Experimentally, vacuum-assisted wound closure (VAC) was first appraised by Morykwas and colleagues105 in a porcine model in 1997. Therapy by VAC optimizes blood flow, decreases edema, and aspirates accumulated fluid, thereby facilitating bacterial clearance. Negative pressure promotes wound contraction to cover the defect and may trigger intracellular signaling that increases cellular proliferation.106 The clinical usefulness of VAC has been described only anecdotally, mostly for sternal infections following cardiac surgery, abdominal wall dehiscence, management of complex perineal wounds, or securing skin grafts.107,108
Many general and specific tactics for the prevention of SSIs have been brought together in a bundle known as the Surgical Care Improvement Project (SCIP), the effectiveness of which has been called into question.109,110 A predecessor program, the National Surgical Infection Prevention Project (SIP), focused primarily on the quality of antibiotic prophylaxis, including choice of agent, timing of administration, and duration of prophylaxis. A national audit found that the agents being prescribed for prophylaxis were often inappropriate, the effectiveness of prophylaxis was decreased because the timing of administration was suboptimal, and only 40% of patients administered surgical antibiotic prophylaxis had the antibiotic discontinued within 24 hours, risking adverse events (e.g., superinfection, development of bacterial resistance).111 It was advised that antibiotic administration should occur within 60 minutes before incision and that prophylaxis should continue for no longer than 24 hours.112 Implementation demonstrated improved adherence to process measures.113
The SIP was incorporated into SCIP, with additional process measures added (Box 12-6), including recommendations for agents to be used for prophylaxis in specific circumstances (Table 12-2). As a U.S. federal program, SCIP includes reporting mandates, with financial incentives for compliance that will eventually become penalties for noncompliance.114 Perhaps not unexpectedly, several studies have reported that the incidence of SSIs has not decreased under SCIP,109,110 possibly for several reasons.115 Baseline infection rates may have increased as a result of improved reporting, masking any decrease from process improvement.
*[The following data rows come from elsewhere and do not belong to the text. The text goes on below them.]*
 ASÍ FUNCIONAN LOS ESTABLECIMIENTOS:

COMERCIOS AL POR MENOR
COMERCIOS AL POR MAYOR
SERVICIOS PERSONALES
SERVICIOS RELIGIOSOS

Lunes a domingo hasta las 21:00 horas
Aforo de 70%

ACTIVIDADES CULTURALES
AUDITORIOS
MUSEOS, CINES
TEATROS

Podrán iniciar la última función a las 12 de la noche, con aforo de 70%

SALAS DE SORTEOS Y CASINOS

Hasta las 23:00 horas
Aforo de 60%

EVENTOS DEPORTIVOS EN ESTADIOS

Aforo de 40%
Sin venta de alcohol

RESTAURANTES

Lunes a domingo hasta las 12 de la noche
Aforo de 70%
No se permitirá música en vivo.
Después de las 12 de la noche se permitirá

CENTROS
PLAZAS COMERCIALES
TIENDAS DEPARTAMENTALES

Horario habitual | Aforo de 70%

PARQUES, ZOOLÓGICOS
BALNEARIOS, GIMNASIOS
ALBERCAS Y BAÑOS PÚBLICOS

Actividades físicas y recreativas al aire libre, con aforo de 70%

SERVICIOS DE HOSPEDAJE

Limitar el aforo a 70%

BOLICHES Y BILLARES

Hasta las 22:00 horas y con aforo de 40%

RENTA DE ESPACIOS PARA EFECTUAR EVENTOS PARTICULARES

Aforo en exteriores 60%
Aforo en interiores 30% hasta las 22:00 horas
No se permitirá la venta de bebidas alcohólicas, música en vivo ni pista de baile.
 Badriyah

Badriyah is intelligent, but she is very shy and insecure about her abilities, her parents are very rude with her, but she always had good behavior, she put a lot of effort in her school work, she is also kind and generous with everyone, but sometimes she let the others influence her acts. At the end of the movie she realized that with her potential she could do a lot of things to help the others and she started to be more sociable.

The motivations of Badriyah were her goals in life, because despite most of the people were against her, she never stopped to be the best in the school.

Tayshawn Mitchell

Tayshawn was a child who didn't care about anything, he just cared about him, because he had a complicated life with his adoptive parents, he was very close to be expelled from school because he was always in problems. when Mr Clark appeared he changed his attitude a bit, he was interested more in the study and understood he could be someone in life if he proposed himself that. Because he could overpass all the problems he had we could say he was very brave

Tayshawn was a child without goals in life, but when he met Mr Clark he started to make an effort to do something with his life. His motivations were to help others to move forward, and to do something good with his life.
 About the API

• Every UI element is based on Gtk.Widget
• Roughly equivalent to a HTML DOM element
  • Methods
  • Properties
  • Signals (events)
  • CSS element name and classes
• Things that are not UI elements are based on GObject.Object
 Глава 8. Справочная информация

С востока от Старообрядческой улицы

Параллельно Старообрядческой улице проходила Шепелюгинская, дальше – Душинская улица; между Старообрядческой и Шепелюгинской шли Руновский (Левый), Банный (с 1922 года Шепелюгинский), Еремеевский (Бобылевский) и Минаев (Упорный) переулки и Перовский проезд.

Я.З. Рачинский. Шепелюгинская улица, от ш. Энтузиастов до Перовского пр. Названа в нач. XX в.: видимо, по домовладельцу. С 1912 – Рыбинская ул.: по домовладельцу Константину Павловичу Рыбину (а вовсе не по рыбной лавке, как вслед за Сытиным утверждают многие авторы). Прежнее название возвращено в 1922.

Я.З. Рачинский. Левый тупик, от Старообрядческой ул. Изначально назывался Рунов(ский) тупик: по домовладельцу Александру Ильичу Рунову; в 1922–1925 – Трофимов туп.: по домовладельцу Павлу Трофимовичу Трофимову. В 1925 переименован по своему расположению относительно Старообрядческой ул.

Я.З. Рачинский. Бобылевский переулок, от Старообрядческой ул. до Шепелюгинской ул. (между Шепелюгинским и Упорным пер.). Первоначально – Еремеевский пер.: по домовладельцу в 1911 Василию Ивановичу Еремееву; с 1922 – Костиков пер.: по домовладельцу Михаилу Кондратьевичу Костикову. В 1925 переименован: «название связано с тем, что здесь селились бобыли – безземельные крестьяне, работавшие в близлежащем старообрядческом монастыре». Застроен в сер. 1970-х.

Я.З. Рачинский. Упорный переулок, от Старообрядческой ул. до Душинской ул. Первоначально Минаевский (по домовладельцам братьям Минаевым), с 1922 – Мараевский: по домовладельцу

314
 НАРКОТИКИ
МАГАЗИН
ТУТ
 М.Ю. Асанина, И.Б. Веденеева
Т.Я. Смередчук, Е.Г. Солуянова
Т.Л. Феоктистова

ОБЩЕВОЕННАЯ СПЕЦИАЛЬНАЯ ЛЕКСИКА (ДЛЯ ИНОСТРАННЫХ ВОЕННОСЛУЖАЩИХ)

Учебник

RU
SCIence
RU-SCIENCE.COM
The inherent assumption, that a focus on process improvement will result in an improved outcome, may be flawed. Causes and prevention of SSIs are complex and multifactorial and compartmentalization by SCIP may be an oversimplification. Moreover, SCIP is not a smorgasbord of tactics from which the clinician may pick and choose; prevention of SSIs requires the flawless execution of an ensemble of prevention tactics,116 not all of which are included in SCIP. For example, correction of patient factors is notably missing. Nonetheless, all the SCIP measures are supported by ample, good-quality evidence, and the search for processes that lead to meaningful improvements in outcome must continue.
Box 12-6 Surgical Care Improvement Project Performance Measures*
Antibiotic Prophylaxis
Proportion of patients who receive an approved antibiotic agent for prophylaxis consistent with current recommendations (published guidelines; see Table 12-2)
Clindamycin use is preferred for patients allergic to β-lactam antibiotics.